2 cars and the fly problem - calculate the total distance covered by the fly

Question

2 cars approach each other, with 20 km between them. The speed of each car is 10 kmph. At 20 km apart from each, a fly starts traveling from one car towards another at 15 kmph. Once it reaches the other car, it turns back and starts towards the first car. It continues to do this until the cars meet/collide. How much distance does the fly cover in total?

The answer is fairly simple for this one. However, this can be solved by summing the infinite geometric series as well, by considering relative motion of the fly w.r.t. one or the other car and generating a geometric series of distances which can then be summed.

I am trying to solve this question by assuming the relative motion of one car and the fly w.r.t. only car, instead of switching between the cars. But I am unable to solve it this way. I don't understand the issue with this approach.

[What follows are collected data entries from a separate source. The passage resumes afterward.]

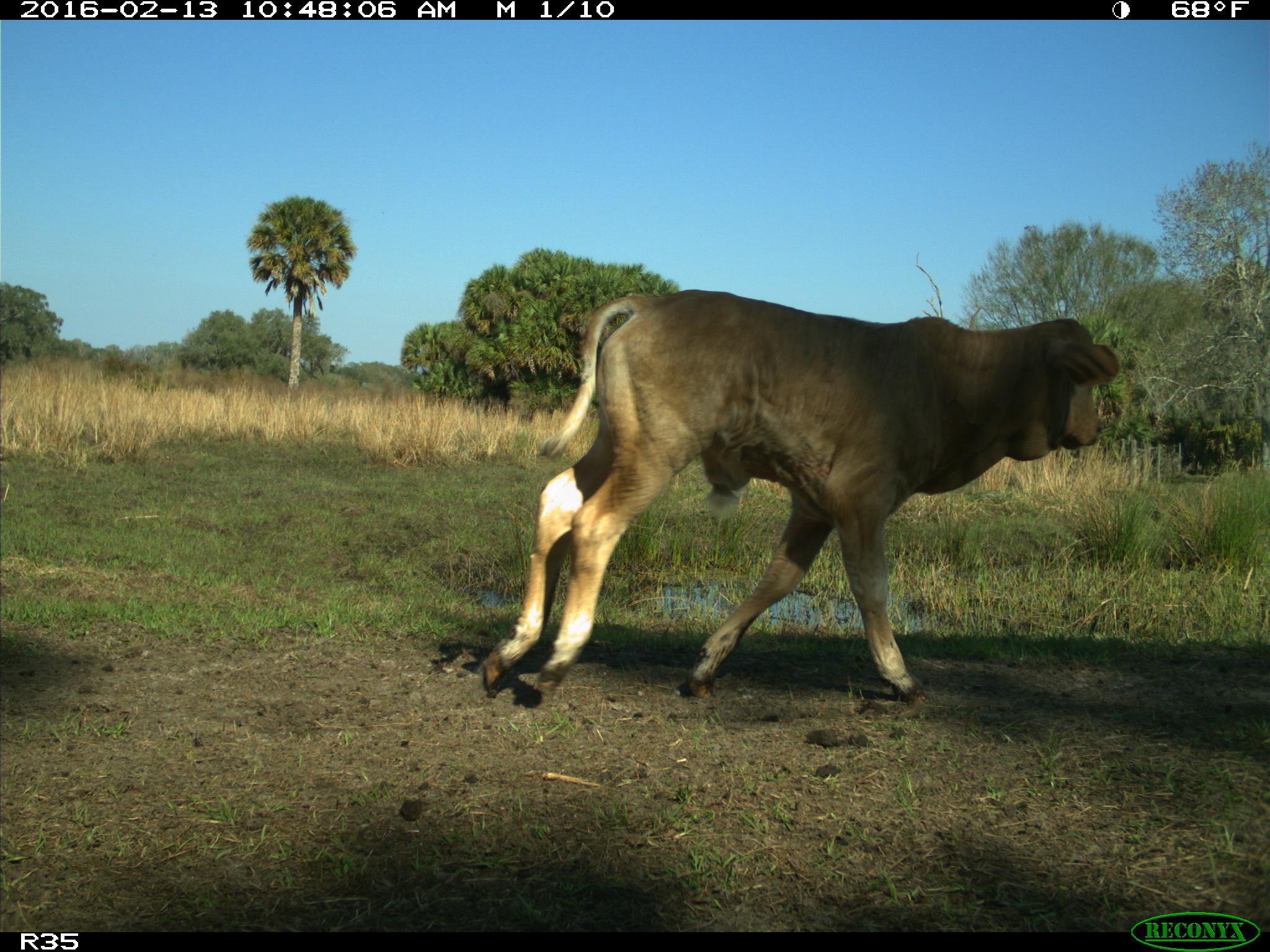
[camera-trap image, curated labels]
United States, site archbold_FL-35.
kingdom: Animalia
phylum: Chordata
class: Mammalia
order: Artiodactyla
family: Bovidae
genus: Bos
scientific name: Bos taurus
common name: domestic cow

Would really appreciate it if somebody could help me understand what I'm doing wrong.

Edit: details of my approach

At the moment the fly starts from train A, i assume the frame of reference of train B which is moving towards A and the fly.

Relative velocity of fly = 25 kmph Relative velocity of train A w.r.t. B = 20 kmph

When the frame of reference of train B was assumed (to calculate relative velocity for ease of calculation), the fly had just started from A and the distance between them was 20 km.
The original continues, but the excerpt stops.